Consequently, there are many pro-choicers who are faced with the challenge of explaining why, if abortion is permissible, infanticide isn’t. They contend that personhood doesn’t begin until sometime after birth. Once that premise is added, the newborn, like the fetus, becomes fair game.
However, if life is devalued in the womb it is inevitable that it will be devalued before the tomb. The debate over the legalization of euthanasia is moving toward a question of personhood. When is a person not a person? The process of dehumanization or de-personalization is a first necessary step before denying, or stripping, someone of his or her basic human rights – in this cast the right to life.
Brian J. Kopp says that Obamacare is to euthanasia what Roe v. Wade was to abortion. He explained, “When Roe v. Wade was decided in 1973, we were caught off guard. We had to build a pro-life infrastructure almost from scratch to provide alternatives for women with crisis pregnancies.
“We now find ourselves at a similar point with euthanasia. We know that stealth euthanasia is here, that it is essentially legally protected already, and its prevalence is going to explode.
“We need to warn and educate the public. We also must identify and network with pro-life healthcare providers who are striving to provide ethical end-of-life care within a healthcare system that is becoming increasingly comfortable with prematurely ending the lives of certain patients. We urgently need to build the pro-life infrastructure that is still missing, but which is essential to providing concrete alternatives to stealth euthanasia.”
The idea of “death with dignity,” a type of euthanasia, is already the law in three states. The perverse logic of this concept is that the government will be able to save the sick and infirmed elderly from years of needless suffering and also remove from the taxpayers the financial burden of having to care for these people. It sounds compassionate and benevolent, but no one can be sure where it will lead.

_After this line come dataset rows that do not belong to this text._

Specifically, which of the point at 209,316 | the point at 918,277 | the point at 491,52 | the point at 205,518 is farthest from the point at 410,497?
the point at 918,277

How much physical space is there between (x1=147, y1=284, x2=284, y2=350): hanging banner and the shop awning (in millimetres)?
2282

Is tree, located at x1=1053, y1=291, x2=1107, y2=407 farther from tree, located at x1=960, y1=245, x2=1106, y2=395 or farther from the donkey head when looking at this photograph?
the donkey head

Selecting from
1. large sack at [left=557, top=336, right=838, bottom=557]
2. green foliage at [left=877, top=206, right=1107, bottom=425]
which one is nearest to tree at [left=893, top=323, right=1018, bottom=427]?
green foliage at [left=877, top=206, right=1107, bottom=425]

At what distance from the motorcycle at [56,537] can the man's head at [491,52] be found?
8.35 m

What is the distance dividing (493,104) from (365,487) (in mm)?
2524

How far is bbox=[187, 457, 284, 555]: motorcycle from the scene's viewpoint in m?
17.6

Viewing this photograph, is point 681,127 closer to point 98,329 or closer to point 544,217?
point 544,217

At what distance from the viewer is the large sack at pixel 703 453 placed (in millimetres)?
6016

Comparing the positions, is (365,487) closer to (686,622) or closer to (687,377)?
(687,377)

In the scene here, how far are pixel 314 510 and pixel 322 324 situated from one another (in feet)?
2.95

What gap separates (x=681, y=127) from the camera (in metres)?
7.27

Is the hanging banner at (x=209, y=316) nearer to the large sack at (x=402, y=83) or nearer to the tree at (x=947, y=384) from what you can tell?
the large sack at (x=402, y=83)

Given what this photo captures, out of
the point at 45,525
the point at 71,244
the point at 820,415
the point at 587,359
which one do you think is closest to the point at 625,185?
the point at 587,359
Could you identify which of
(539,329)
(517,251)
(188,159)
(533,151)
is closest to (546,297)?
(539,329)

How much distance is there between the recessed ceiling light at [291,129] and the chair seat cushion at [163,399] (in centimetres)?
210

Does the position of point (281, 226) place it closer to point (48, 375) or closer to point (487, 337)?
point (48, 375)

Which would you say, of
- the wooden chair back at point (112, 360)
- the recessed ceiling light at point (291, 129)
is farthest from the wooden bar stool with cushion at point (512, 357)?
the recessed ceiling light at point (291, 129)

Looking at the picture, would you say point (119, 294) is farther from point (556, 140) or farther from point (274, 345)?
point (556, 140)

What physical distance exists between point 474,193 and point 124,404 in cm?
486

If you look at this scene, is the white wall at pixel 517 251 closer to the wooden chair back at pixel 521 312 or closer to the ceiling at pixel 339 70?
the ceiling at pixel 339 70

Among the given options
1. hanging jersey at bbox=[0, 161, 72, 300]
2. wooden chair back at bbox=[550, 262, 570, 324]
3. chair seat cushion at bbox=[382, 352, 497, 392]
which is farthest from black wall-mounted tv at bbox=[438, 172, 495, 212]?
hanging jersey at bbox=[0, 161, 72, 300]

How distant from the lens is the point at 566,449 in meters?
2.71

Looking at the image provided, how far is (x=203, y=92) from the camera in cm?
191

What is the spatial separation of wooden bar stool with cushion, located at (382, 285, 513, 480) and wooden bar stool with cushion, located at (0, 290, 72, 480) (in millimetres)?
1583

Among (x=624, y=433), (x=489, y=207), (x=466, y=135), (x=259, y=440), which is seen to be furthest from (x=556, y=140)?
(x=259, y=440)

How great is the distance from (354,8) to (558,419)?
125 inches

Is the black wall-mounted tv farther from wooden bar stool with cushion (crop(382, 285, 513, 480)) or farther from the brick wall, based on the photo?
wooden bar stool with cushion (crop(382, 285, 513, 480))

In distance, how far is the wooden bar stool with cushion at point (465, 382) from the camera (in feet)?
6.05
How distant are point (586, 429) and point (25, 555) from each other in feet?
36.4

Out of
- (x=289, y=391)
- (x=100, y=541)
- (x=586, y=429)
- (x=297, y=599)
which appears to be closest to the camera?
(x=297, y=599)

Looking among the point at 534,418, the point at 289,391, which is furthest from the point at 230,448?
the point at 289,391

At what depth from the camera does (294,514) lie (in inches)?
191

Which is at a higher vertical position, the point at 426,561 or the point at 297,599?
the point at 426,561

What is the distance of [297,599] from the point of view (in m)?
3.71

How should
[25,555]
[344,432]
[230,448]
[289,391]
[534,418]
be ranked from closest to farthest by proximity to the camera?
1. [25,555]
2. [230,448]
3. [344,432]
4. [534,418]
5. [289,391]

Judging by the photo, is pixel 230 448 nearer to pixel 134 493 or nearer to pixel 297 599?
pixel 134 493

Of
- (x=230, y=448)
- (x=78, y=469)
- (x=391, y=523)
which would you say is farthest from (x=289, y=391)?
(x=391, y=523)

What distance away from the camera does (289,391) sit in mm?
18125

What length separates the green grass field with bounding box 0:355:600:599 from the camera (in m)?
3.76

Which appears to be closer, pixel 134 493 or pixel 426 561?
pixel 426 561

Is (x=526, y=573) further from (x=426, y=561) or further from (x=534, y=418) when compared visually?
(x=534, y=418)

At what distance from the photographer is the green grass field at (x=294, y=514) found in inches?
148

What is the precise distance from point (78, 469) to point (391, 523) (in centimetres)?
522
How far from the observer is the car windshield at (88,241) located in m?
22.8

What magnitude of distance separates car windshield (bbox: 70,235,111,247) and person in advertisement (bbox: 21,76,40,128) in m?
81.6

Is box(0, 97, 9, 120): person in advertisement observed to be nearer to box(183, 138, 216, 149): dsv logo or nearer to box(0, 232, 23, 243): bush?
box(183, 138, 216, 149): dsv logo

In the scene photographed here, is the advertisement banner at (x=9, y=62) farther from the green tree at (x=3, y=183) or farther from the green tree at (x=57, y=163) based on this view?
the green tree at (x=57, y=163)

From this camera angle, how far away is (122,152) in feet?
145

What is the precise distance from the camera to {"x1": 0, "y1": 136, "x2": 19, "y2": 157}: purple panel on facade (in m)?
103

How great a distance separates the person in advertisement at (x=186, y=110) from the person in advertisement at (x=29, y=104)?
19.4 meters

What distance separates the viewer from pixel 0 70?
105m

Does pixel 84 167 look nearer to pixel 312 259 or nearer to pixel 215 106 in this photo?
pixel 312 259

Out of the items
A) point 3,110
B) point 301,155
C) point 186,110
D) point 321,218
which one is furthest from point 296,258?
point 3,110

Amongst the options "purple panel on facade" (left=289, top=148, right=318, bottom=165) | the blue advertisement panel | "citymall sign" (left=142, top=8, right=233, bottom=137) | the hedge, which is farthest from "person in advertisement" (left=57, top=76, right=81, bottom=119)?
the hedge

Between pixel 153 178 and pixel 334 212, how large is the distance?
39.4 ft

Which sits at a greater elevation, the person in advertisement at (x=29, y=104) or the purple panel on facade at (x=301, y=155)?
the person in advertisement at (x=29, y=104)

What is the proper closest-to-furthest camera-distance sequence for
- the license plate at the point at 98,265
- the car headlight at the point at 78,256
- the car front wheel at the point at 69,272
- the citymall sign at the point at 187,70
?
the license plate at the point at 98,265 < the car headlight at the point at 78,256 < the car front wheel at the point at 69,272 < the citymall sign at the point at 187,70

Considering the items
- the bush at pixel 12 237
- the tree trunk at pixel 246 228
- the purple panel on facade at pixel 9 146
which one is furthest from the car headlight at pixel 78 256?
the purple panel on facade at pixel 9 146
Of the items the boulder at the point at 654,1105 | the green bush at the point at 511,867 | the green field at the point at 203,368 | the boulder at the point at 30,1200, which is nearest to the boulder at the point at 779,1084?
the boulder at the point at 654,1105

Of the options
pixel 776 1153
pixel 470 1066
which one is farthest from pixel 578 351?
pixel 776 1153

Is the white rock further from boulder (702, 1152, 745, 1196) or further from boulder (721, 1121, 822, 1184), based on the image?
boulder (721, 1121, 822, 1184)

Some are suggesting that the President’s emerging health care legislation will include “death panels,” or a group of physicians or medical authorities assigned the responsibility of who is worthy of medical care and who is not.
During the 2010 presidential race Sarah Palin was one of the first ones to talk about the “death panels” but many of the conservative talk show hosts have been discussing them unrelentingly.
However, it was surprising when Mark Halperin, Time magazine’s senior political analyst, stated, “The Affordable Care Act contains provisions for ‘death panels’ that decide which critically ill patients receive care and which don’t. It’s built into the plan. It’s not like a guess or like a judgment. That is going to be a part of how costs are controlled.” Halperin apparently attempted to deny that he had made such an assertion, but the pundits are not letting him forget his comments.
While many are of the opinion that there is the equivalent of “death panels” in the Affordable Care Act, right-wingers are taking the argument a step further, hinting that there is an analogy between Hitler’s Aryan race and the ACA. Maybe they are nothing more than fanatical alarmists, but regardless of what the politicians and pundits say, I want us to stand strong for the personhood of every individual from conception to natural death.